Restate the lines of the material below word for word, from the first through the one containing "Master woman manicurist", and include nothing else; pictures stay out.
--------------------------------------------------
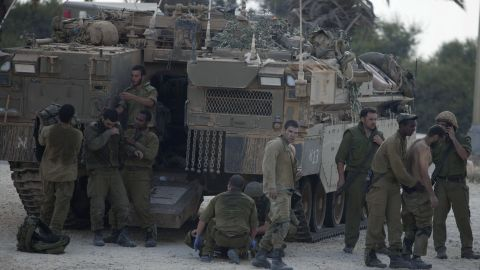 Israeli soldiers give medical care to soldiers who were wounded during an offensive in Gaza on July 20.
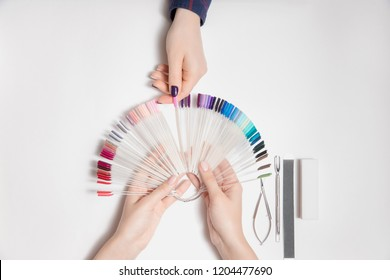Master woman manicurist chooses color of nail polish from palette with her finger. White isolated background. Top view.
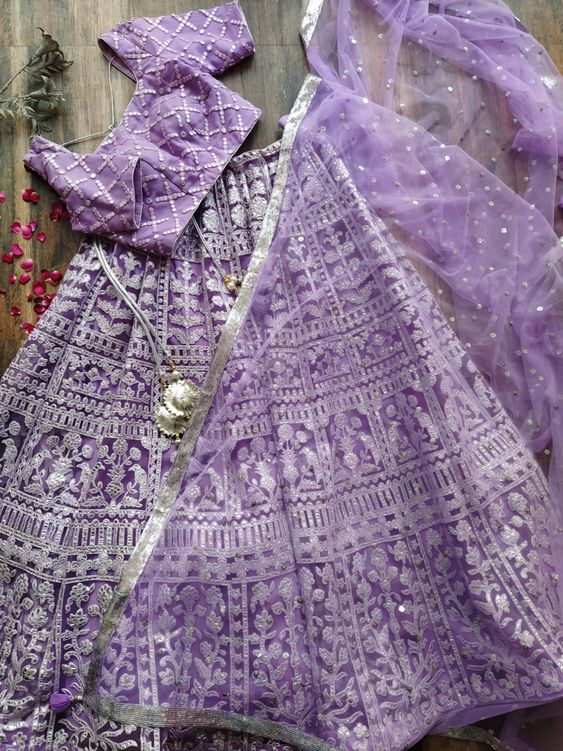 BLOUSE - Mirror-work Blouse Sweetheart neckline with Silver piping detail Back Open design with handmade tassel tie-up Blouse is stitched and padded LEHENGA - Lilac kalidar Lehenga with Foil work Gota Tassels on waist tie-up Can can layering inside DUPATTA - Sequinned bootis Net Dupatta Handmade Gota tassels on the edges Silver sequins border on all edges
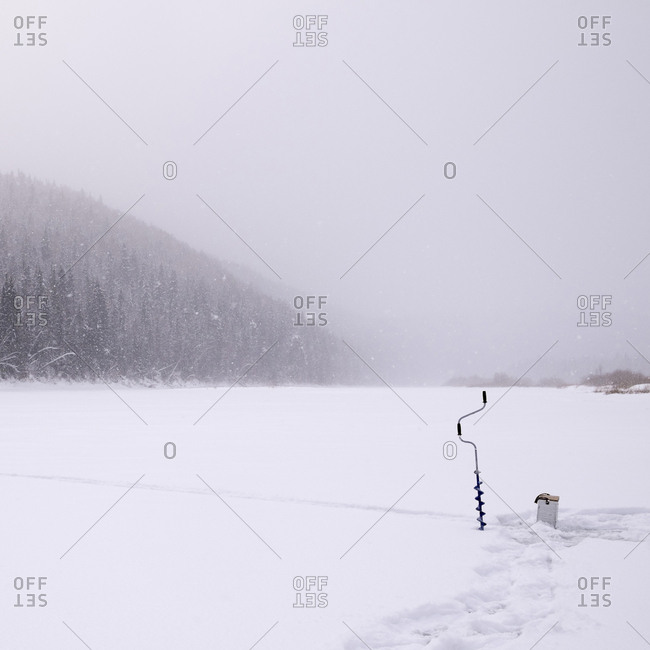 Ice auger on snow covered field during snowing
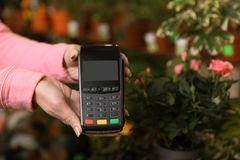 Woman holding payment terminal in floral shop, closeup. Space for text stock image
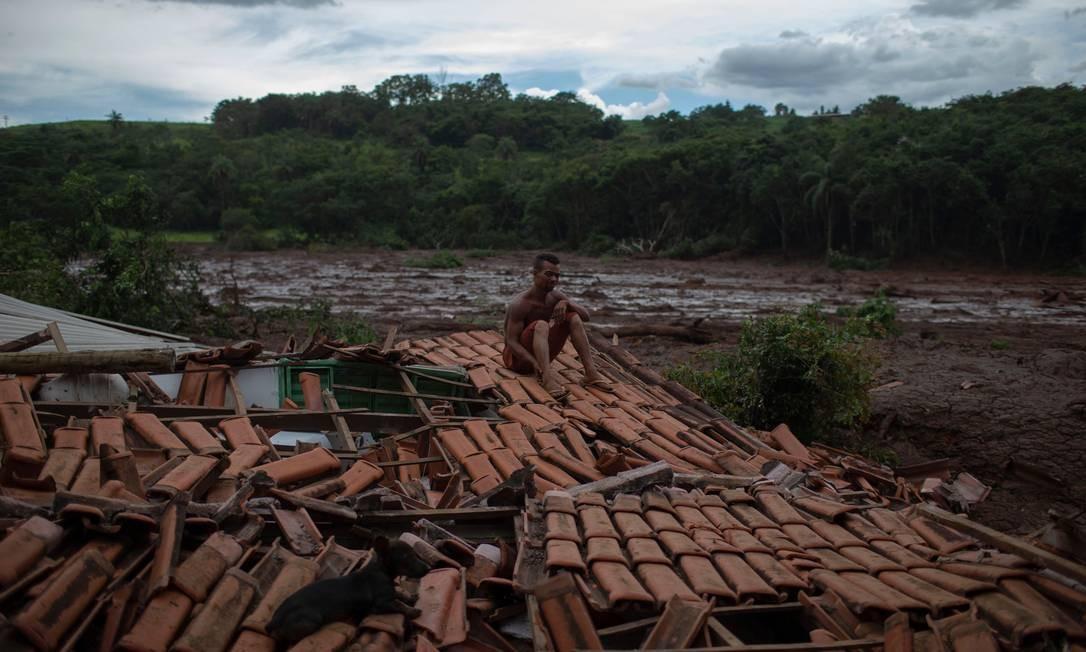"""""""Tudo estava tremendo e vi enormes árvores e pessoas desaparecendo sob a lama"""", disse Emerson dos Santos, sentado no telhado da casa de sua família para proteger o que restou de seus pertences de saqueadores MAURO PIMENTEL / AFP"""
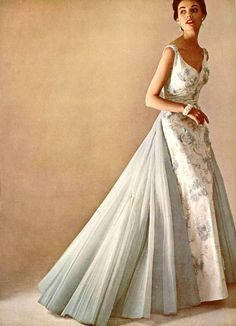 Model in beautiful white satin evening gown embroidered in silver and tufts of pale blue tulle, full blue tulle train falls from the back, by Lanvin-Castillo, photo by Pottier, 1952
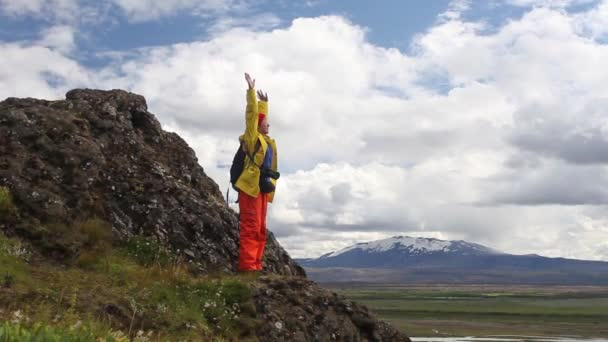 Young woman in bright clothes enjiying nature of Iceland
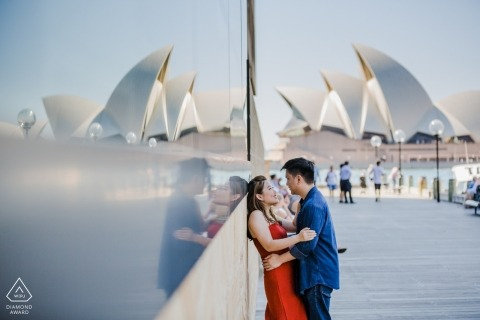 Sydney Opera House engagement portrait with glass reflections.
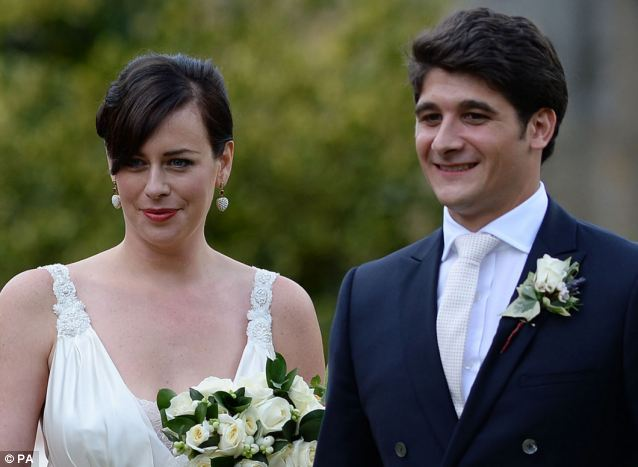 The happy couple: Alice Sheffield and her husband Etienne Cadestin pose for pictures following the ceremony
--------------------------------------------------
SOLUTION TO THE EXERCISE
 Israeli soldiers give medical care to soldiers who were wounded during an offensive in Gaza on July 20.
Master woman manicurist chooses color of nail polish from palette with her finger. White isolated background. Top view.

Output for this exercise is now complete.